Exercise directions:
Each line of the data below from the one holding "Prof. Dr Andreas" to the one holding "Fiat Chrysler Trennt", inclusive, is to be reproduced exactly; no other line belongs in the answer.

Material to process:
:::::
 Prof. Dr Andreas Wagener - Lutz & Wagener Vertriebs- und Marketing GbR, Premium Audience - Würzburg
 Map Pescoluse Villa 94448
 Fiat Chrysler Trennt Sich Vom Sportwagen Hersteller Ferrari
:::::
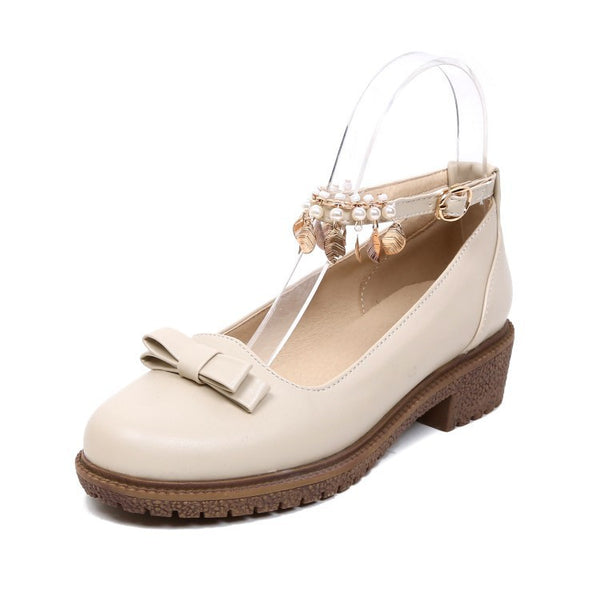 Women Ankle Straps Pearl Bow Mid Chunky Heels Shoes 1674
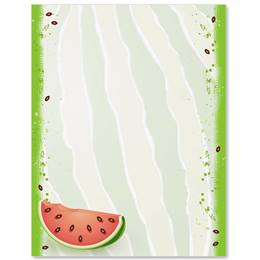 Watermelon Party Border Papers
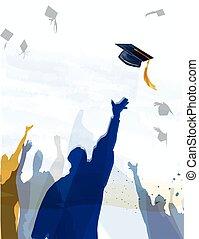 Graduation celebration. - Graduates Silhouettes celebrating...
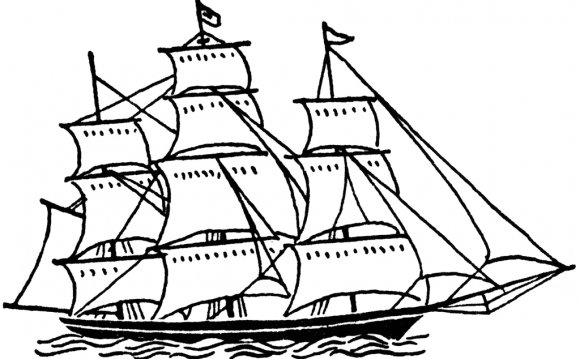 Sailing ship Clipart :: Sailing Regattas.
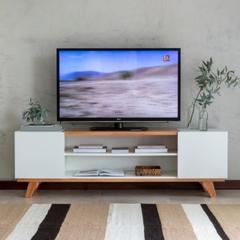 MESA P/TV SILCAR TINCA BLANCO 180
:::::
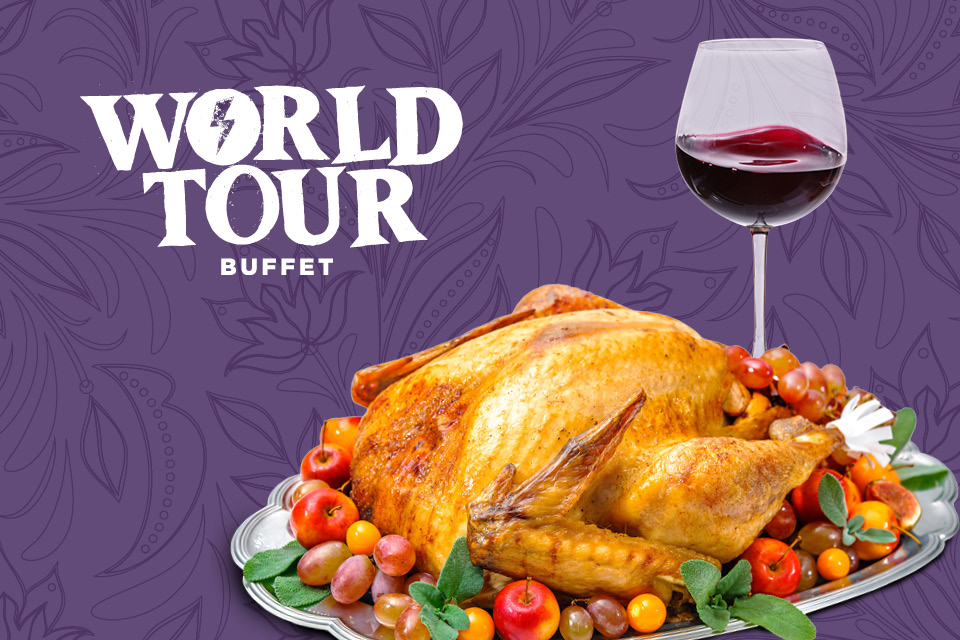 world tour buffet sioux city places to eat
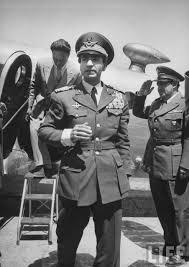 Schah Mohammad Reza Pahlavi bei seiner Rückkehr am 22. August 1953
:::::
Your solution:
 Prof. Dr Andreas Wagener - Lutz & Wagener Vertriebs- und Marketing GbR, Premium Audience - Würzburg
 Map Pescoluse Villa 94448
 Fiat Chrysler Trennt Sich Vom Sportwagen Hersteller Ferrari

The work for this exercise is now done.